Task item: Copy out each line of the material exactly. Pictures do not belong in the copy.
**** Collected data ****
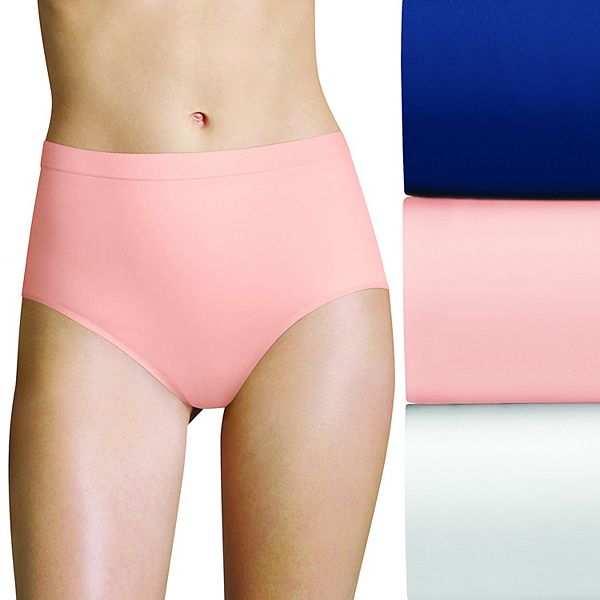Women's Bali® Easylite™ 3pack Seamless Brief Panty Set DFESB3 Size 7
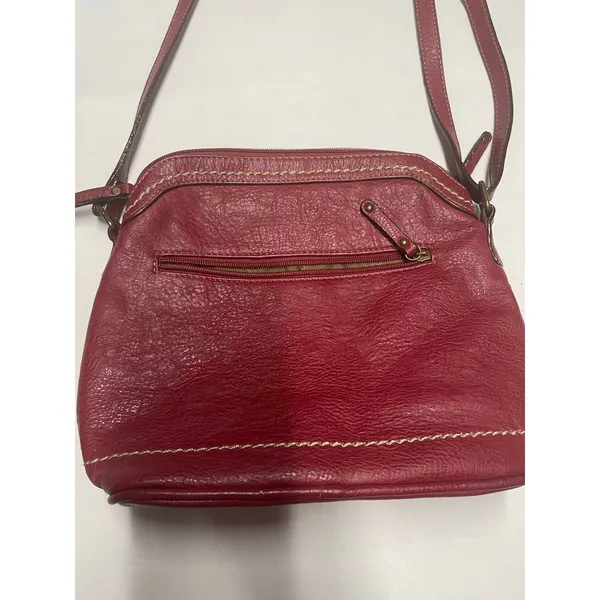 B.O.C. Born Concept Red Pebbled "Super organizer" Crossbody bag - Image 5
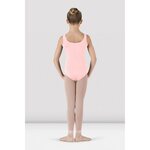 Bloch Basic Round Neck Tan Leo - CL5405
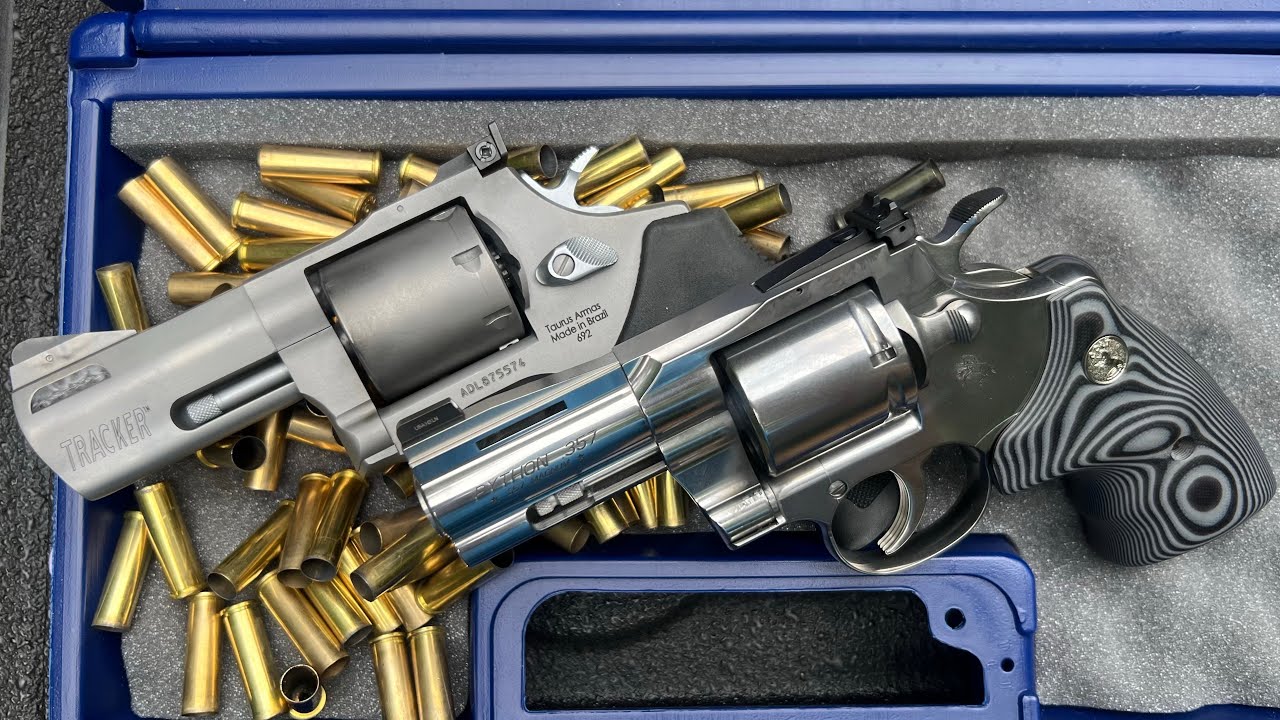 Taurus 692 Tracker vs Colt Python Elite Combat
****
Reply to the task:
Women's Bali® Easylite™ 3pack Seamless Brief Panty Set DFESB3 Size 7
 B.O.C. Born Concept Red Pebbled "Super organizer" Crossbody bag - Image 5
 Bloch Basic Round Neck Tan Leo - CL5405
 Taurus 692 Tracker vs Colt Python Elite Combat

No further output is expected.